Abbiamo bisogno di identità, di relazioni e di possibilità. Abbiamo bisogno di storie, di momenti e di realtà. Proseguirà fino al 12 maggio 2024, a Bergamo, l’undicesima edizione dell’Orlando Festival, promosso dall’Associazione Culturale Immaginare Orlando e Laboratorio 80. Coreografato e diretto da Elisabetta Consonni, il festival, durante le dieci giornate, dà spazio all’arte performativa e al cinema.
In un presente come quello che stiamo vivendo, più che mai sono indispensabili convergenze, visioni, atti performativi che raccontano realtà oltre le norme e identità non centrate. «Abbiamo bisogno di storie abbastanza grandi da contenere le complessità e mantenere gli argini e i confini aperti e affamati di nuove e vecchie connessioni capaci di sorprenderci», scrive Donna Haraway.
Queer, alterno, ampio, non centrato e inclusivo sono solo alcune delle caratteristiche del festival d’arte performativa di Bergamo, che sembra avere come obiettivo quello di far convergere polivisioni, avere una mescolanza di pubblici, suscitare ilarità e sottolineare discrepanze. Da sempre, con le edizioni precedenti, il festival sembra essere impegnato ad allargare gli orizzonti di possibilità dell’essere, come avrebbe detto Paul B. Preciado, e così l’edizione 2024 vuole immaginare nuove parallele, visioni di possibilità, per essere plurali.
Cosa vuol dire essere plurali? Che senso ha fare un festival d’arti performative in un contesto come quello che stiamo vivendo? Cosa deve dire? Ecco allora che il festival occupa spazi della città ben storicizzati, come l’ex casa del fascio, ora Palazzo della Libertà, nata con il nome di casa littoria e intitolata ad Antonio Locatelli. È un’altra Locatelli, ossia la partigiana Adriana Locatelli, che questa edizione del festival vuole portare alla memoria. L’evento diventa una presa di posizione, una chiara dissacrazione di quei luoghi, o meglio, un’estensione di quelle memorie per non farle diventare uno sfondo neutrale, ma per prendersene carico e riposizionarle.
Gli spazi si occupano, diventano altro e allora in quelle sale dove il fascismo limitava i diritti, invece si mostrano connessioni, intrecci e moltitudini.
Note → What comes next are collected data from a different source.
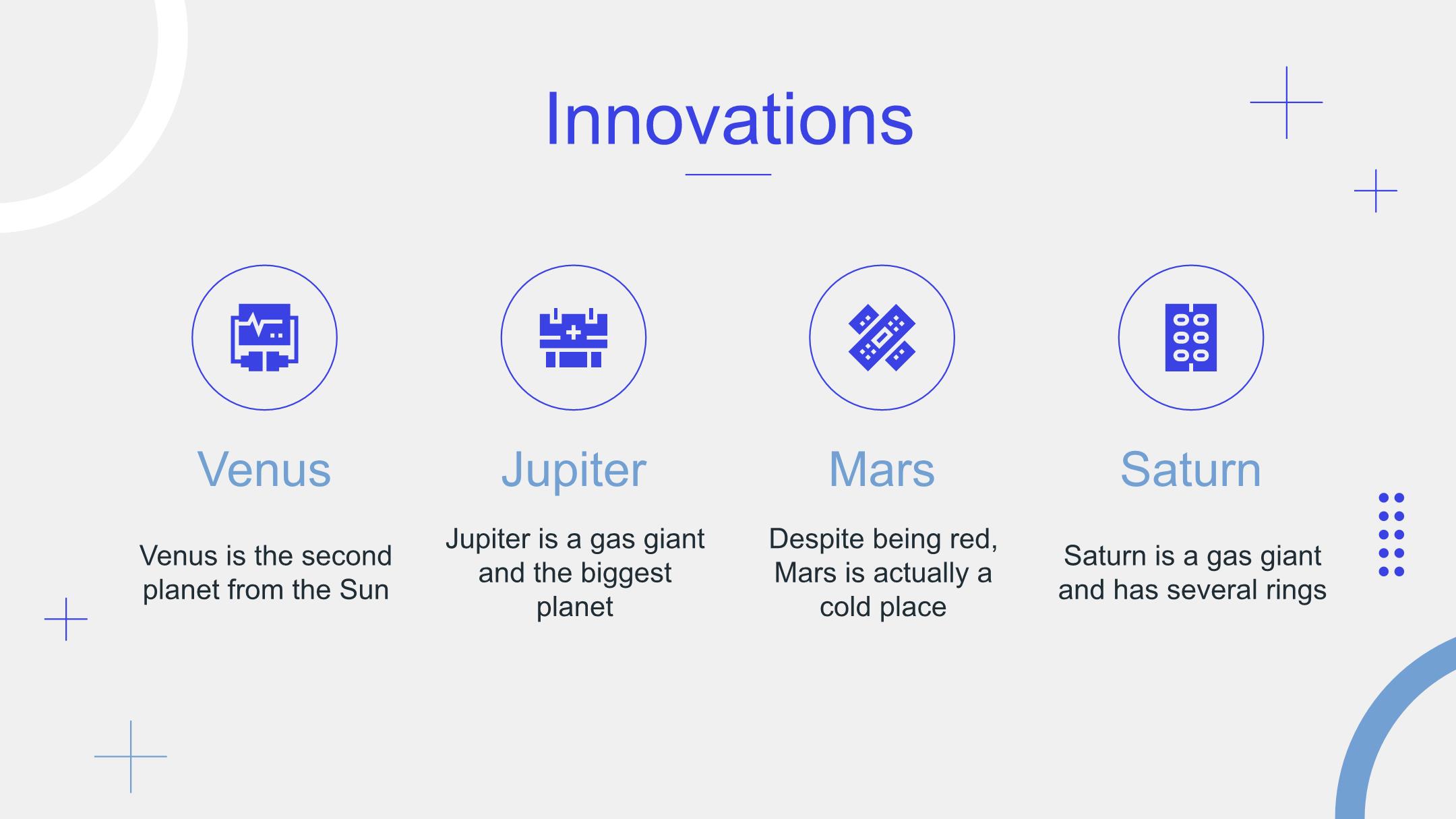 Innovations

Venus

Venus is the second planet from the Sun

Jupiter

Jupiter is a gas giant and the biggest planet

Mars

Despite being red, Mars is actually a cold place

Saturn

Saturn is a gas giant and has several rings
È il caso dell’opera performativa e sonora, che ha inaugurato questa undicesima edizione, Chthulucene. L’umana parentela del collettivo T¥RSO. Un concerto improvvisato dove, con due performer, prende forma una geografia sonora in cui emergono infinite connessioni e intrecci umani. Oppure lo spettacolo teatrale Je Vous Aime: una performance per gli udenti di Diana Anselmo e con Sara Pranovi, dove si mette in scena l’antistoria, quella storia ignorata, selezionata e condotta ai margini. L’opera affronta i temi dell’audismo, del fonocentrismo, del linguicismo e di tutte quelle parallele imposte alle persone sorde nel corso della storia. Cosa vuol dire segnare? Se in principio c’era il verbo e il verbo era Dio, dove si colloca il gesto?
Le attività sono molteplici, le identità plurime e il programma è ampio. Ecco allora che durante i giorni del festival prendono luogo incontri, talk, laboratori di arte pubblica e collettiva, come: Un’Anagrafe Fantastica, un laboratorio di attività pratiche e dibattiti attorno ai temi delle identità; Anticorpo, un lavoro performativo di Giacomo AG/giache che esplora pratiche di cura personale e reciproca tra persone trans; o As Far As My Fingertips Take Me, una performance di Tania El Khoury, con Basel Zaraa, che riflette sull’effetto della discriminazione e sull’impatto delle frontiere.
Il Festival Orlando porta a Bergamo esperienze altre che raccontano di molteplicità e di pluralità. Diviene un invito ampio che richiama a riflettere su quali siano i confini, i margini, le identità, gli stati di “sfamiglia” e le centralità.